- _TASK REQUIREMENTS_
Below this line are records; transcribe exactly the lines between the one holding "Theas-Heart_Edfu_4" and the one holding "405 Jefferson St, Coleman, MI 48618", inclusive, and omit the pictures.

- _LISTED RECORDS_
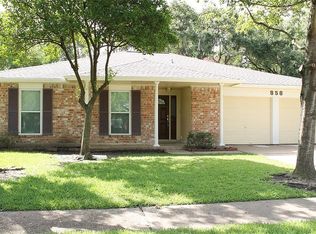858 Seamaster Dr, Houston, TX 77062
--
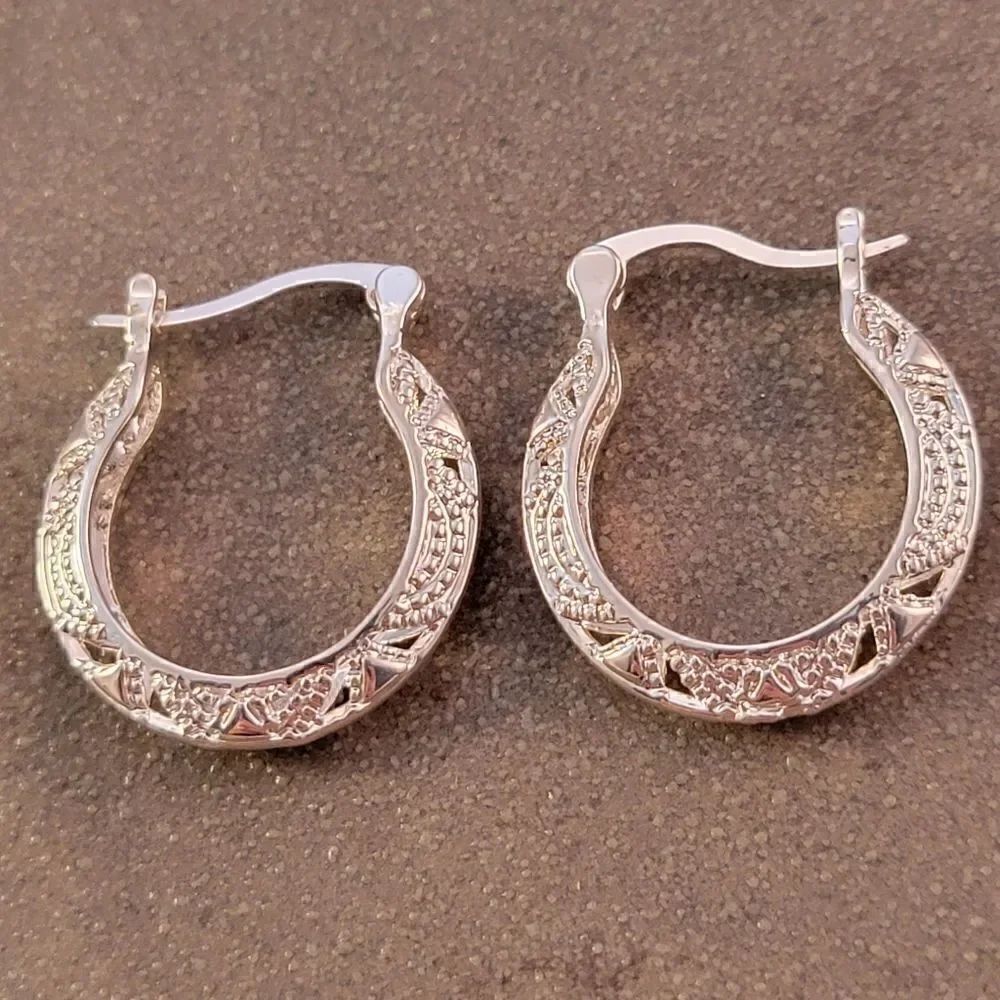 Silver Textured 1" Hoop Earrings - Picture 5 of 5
--
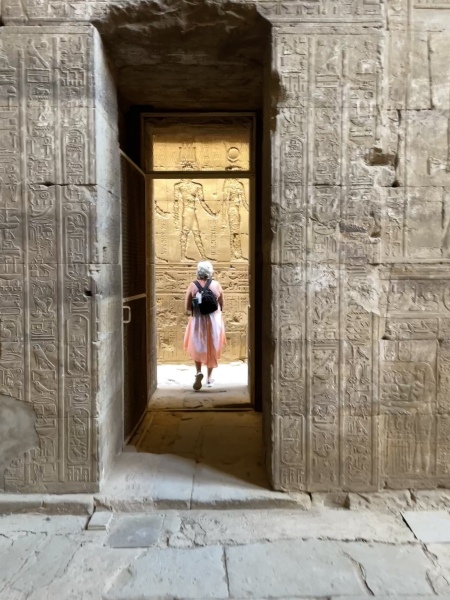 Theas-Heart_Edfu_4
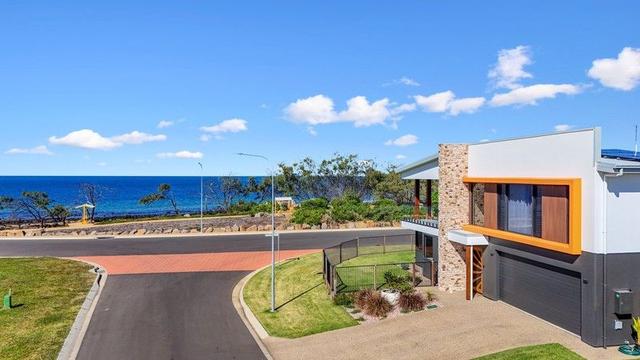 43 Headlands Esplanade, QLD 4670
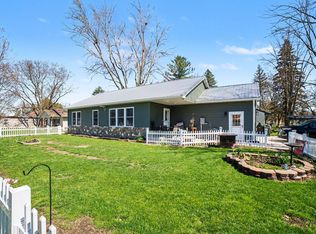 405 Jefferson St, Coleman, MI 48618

- _FINAL ANSWER_
 Theas-Heart_Edfu_4
 43 Headlands Esplanade, QLD 4670
 405 Jefferson St, Coleman, MI 48618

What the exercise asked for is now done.